--- Texte présenté ---

§ §

Les éditions Erès nous offre la réédition
de la toute première version de ce livre consacré
aux schizophrènes. C'est Pierre Delion qui propose dans la
préface un commentaire qui met en avant combien ce livre
est d'actualité.
Le texte à l'origine était destiné aux infirmiers
psychiatriques, mais il est à conseiller à toutes
personnes amenées à s'occuper de schizophrène.
Roger Gentis s'est formé avec François Tosquelles
à St Alban, puis lui a succédé. Il a travaillé
aussi avec Jean Oury, Horace Torrubia et a participé à
la création de la psychiatrie de secteur.
Gentis commence son ouvrage par les préjugés à
liquider. Le premier est " Le plus grave et le plus nuisible
des préjugés, c'est que le schizophrène n'est
pas guérissable " Ce préjugé dit Gentis,
a été pendant longtemps partagé et renforcé
par les psychiatres qui étaient obnubilés par ce qu'ils
voyaient de l'asile et ne réalisaient pas que si tant de
patients devenaient chroniques c'était avant tout parce que
l'asile était mal organisé. Le second préjugé
serait de penser que les patients ont perdu toute affectivité,
qu'ils sont devenus indifférents ou inaffectifs. En acceptant
l'illusion de leur " vide affectif ", on jetait un voile
sur leur angoisse profonde et sur les raisons de cette angoisse.
Cette angoisse qui d'ailleurs peut aussi profondément angoisser
ceux qui les approchent et les entraîner dans des réactions
de défense.

§ §

Recopiez mot pour mot le passage du texte présenté qui commence à "Les éditions Erès" et se termine à "psychiatrie de secteur.". Appuyez-vous uniquement sur le texte présenté.

§ §

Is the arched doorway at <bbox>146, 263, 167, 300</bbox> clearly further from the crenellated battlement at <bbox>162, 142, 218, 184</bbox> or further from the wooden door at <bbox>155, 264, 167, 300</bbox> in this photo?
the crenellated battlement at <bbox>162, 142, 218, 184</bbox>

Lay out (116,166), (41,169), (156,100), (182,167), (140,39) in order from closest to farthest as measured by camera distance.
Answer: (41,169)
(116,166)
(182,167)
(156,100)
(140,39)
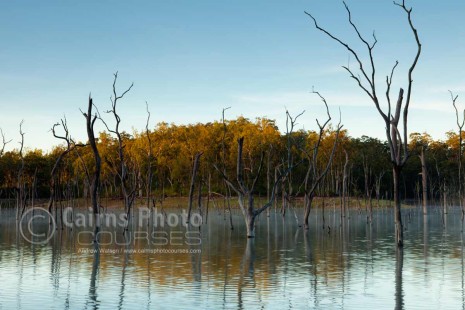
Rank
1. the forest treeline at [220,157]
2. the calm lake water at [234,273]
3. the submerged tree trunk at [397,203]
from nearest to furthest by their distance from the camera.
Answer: the calm lake water at [234,273] < the submerged tree trunk at [397,203] < the forest treeline at [220,157]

§ §

--- Réponse ---
Les éditions Erès nous offre la réédition
de la toute première version de ce livre consacré
aux schizophrènes. C'est Pierre Delion qui propose dans la
préface un commentaire qui met en avant combien ce livre
est d'actualité.
Le texte à l'origine était destiné aux infirmiers
psychiatriques, mais il est à conseiller à toutes
personnes amenées à s'occuper de schizophrène.
Roger Gentis s'est formé avec François Tosquelles
à St Alban, puis lui a succédé. Il a travaillé
aussi avec Jean Oury, Horace Torrubia et a participé à
la création de la psychiatrie de secteur.